# Divisibility and Greatest Common Divisors DRAFT

## Introduction

Yesterday morning, our AP CSA teacher, the good old Bharati, assigned us an College Board's official free response question. When we were asked to recursively find the greatest common divisor of two integers, I was sated, in that in such a class for dummies students finally have chance to learn about one of the few classic and ingenious algorithms that evolved before the Common Era (AD).

This excitement, however, was washed away this morning when we received the grading guideline.
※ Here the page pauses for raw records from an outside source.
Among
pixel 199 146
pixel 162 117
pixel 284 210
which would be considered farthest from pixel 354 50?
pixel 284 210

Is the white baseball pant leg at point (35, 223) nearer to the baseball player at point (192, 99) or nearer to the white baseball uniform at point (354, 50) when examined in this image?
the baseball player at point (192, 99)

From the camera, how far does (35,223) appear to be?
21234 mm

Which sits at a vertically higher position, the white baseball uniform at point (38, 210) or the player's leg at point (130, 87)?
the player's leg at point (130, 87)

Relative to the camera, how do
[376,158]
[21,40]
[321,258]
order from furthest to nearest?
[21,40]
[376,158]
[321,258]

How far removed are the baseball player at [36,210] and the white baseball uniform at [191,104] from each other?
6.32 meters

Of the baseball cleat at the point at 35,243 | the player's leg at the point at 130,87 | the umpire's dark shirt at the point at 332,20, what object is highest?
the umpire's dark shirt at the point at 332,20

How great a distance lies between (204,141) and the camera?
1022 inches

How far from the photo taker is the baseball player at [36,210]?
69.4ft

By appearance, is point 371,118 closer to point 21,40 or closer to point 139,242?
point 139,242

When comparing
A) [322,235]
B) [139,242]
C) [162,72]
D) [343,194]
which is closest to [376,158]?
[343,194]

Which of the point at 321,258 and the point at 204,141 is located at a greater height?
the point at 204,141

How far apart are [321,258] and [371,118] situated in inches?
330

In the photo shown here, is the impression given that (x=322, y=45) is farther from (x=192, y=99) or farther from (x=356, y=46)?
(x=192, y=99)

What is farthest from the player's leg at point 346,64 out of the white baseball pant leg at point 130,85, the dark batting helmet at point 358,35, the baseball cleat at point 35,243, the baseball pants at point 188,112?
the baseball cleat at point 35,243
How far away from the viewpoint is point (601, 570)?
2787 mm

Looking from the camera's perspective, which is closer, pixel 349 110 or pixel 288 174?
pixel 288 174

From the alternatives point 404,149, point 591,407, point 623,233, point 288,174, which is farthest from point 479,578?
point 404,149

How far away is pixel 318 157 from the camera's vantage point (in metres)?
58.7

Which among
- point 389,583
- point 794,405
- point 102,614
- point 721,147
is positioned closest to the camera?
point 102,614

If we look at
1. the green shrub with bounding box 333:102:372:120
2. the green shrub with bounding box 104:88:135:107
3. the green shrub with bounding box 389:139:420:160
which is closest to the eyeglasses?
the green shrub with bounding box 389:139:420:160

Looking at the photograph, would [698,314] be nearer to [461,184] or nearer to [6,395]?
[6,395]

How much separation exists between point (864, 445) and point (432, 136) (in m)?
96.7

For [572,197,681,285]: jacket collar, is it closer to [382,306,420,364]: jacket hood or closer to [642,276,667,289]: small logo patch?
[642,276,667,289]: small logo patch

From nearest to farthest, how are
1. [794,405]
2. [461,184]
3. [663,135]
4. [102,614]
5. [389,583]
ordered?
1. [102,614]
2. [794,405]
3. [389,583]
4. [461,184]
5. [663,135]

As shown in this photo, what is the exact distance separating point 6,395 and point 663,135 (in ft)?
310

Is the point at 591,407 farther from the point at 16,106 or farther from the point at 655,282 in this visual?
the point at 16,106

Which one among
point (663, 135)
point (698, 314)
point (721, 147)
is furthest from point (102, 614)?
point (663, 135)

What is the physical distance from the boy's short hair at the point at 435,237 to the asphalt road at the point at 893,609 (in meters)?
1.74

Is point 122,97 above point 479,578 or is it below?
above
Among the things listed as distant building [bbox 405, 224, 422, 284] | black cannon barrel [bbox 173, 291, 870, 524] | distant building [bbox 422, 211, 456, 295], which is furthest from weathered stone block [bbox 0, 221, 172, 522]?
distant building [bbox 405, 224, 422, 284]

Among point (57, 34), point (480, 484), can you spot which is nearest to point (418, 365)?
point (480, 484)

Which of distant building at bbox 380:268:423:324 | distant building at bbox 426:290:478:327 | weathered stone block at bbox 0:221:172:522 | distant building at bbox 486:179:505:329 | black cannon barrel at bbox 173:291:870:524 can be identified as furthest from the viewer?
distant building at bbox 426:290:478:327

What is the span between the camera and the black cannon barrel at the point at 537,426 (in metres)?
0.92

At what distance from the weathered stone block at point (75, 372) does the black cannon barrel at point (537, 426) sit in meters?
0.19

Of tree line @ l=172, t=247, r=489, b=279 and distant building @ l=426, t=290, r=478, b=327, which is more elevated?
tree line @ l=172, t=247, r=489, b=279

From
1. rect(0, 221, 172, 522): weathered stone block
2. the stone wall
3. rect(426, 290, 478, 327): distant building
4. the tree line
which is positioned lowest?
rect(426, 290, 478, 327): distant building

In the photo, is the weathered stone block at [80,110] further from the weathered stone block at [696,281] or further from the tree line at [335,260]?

In it, College Board did not provide a proof of correctness of its solution that uses Euclidean algorithm, but merely threw readers a block of code, as if saying, "Here you go, problem solved".

## Divisibility Relation

Before getting started, we shall review divisibility among integers mostly to set some notations and to indicate its properties

Definition 2.1. When $a$ and $b$ are integers, we say $a$ divides $b$ if $b=ak$ for some $k \in \Z$. We then write $a \mid b$ (read as "$a$ divides $b$").

The set of integers is denoted $\Z$, from the German word Zahl = number.

Example 2.2. We can have $2 \mid 6$ (because $6 = 2 \cdot 3$), $4 \mid (-12)$, and $5\mid 0$. We also have $\pm 1 \mid a$ for every $a \in \Z$. However, $6$ does not divides $3$ and 0 certainly does not divides $5$.

Divisibility is a relation, much like inequalities, instead of an operator. In particular, the relation $2 \mid 6$ does not spill out the number $3$; equivalently, $2 < 6$ should not be confused with $6-2$.

Also note that divisibility is not symmetric: if $a\mid b$, it is usually not true that $b \mid a$, so you should never confuse the roles of $a$ and $b$ in the relation: $2 \mid 6$ but $6 \nmid 2$.

Remark 2.3. One should strictly follow the definition in Definition 2.1, rather than following the intuition "$\frac a b$ is an integer". Although they essentially mount the same (exception: $0 \mid 0$ but $\frac 0 0$ is undefined), thinking about divisibility in terms of ratios can easily screw up your understanding of divisibility of in other scenarios in algebra. Nonetheless, it is best to regard Definition 2.1.

Next I shall throw a couple of theorems about divisibility that are no more than simple applications of the difinition. They all make intuitive sense.

Theorem 2.4. Let $a,b \in \Z$ with $a \mid b$, then $a\mid bc$ for any $c \in \Z$.

Proof. By definition, we have $b = ak$ for some $k \in \Z$. Thus $bc = (ak)c = a(kc)$ and $kc \in \Z$, which gives the claim. $\square$

Theorem 2.5. If $a \mid b$ and $b \mid c$ then $a \mid c$.

Proof. Now we have $b=ak$ and $c=bl$ for some $k,l \in \Z$. Then $c = bl = (ak)l =a(kl)$ and $kl \in \Z$, so $a\mid c$. $\square$

Theorem 2.6. If $a\mid b$ and $a\mid c$ then $a\mid (br+cs)$ for every $r,s \in \Z$.

Proof. We have $b = ak$ and $c = al$ for some $k,l \in \Z$. Then

$br + cs = (ak)r + (al)s = a(kr+ls)$

and $kr + ls \in \Z$, so $a\mid (br+cs)$. $\square$

In the language of linear algera, Theorem 2.6 says any factor of two integers is also a factor of any $\Z$-linear combination of two integers. To avoid silly errors, keep in mind the following false implications: generally

$a \mid bc \not\Rightarrow a \mid b\ \textrm{or}\ a\mid c$

(for instance $6 | (4 \cdot 9)$ but 6 divides neither 4 or 9) and

$a \mid b^n \not\Rightarrow a \mid b$

(for instance $12 \mid 6^6$ but $12$ does not divide $6$).

## Greatest Common Divisors

For two nonzero integers $a$ and $b$, their greatest common divisor is the largest integer which is a factor of both of them. It is denoted $(a,b)$. For instance, $(12, 18) = 6$ and $(-9,15)=3$. Do not confuse our usage of parentheses in $(a,b)$ with the notation for open intervals in calculus. The number $1$ is always a common divisor, and it is the greatest common divisor exactly when $a$ and $b$ are relatively prime.

The naive approach of finding the greatest common divisor of two integers in to factor each into primes and extract the greatest common divisor from the prime power factors that appear.

Example 3.1. Consider $a = 19088597$ and $b = 39083$. Since

$19088597 = 11^2 \cdot 19^3 \cdot 23,\ 39083 = 11^2 \cdot 17 \cdot 19,$

we have $(19088597, 39083) = 11^2 \cdot 19 = 2299$.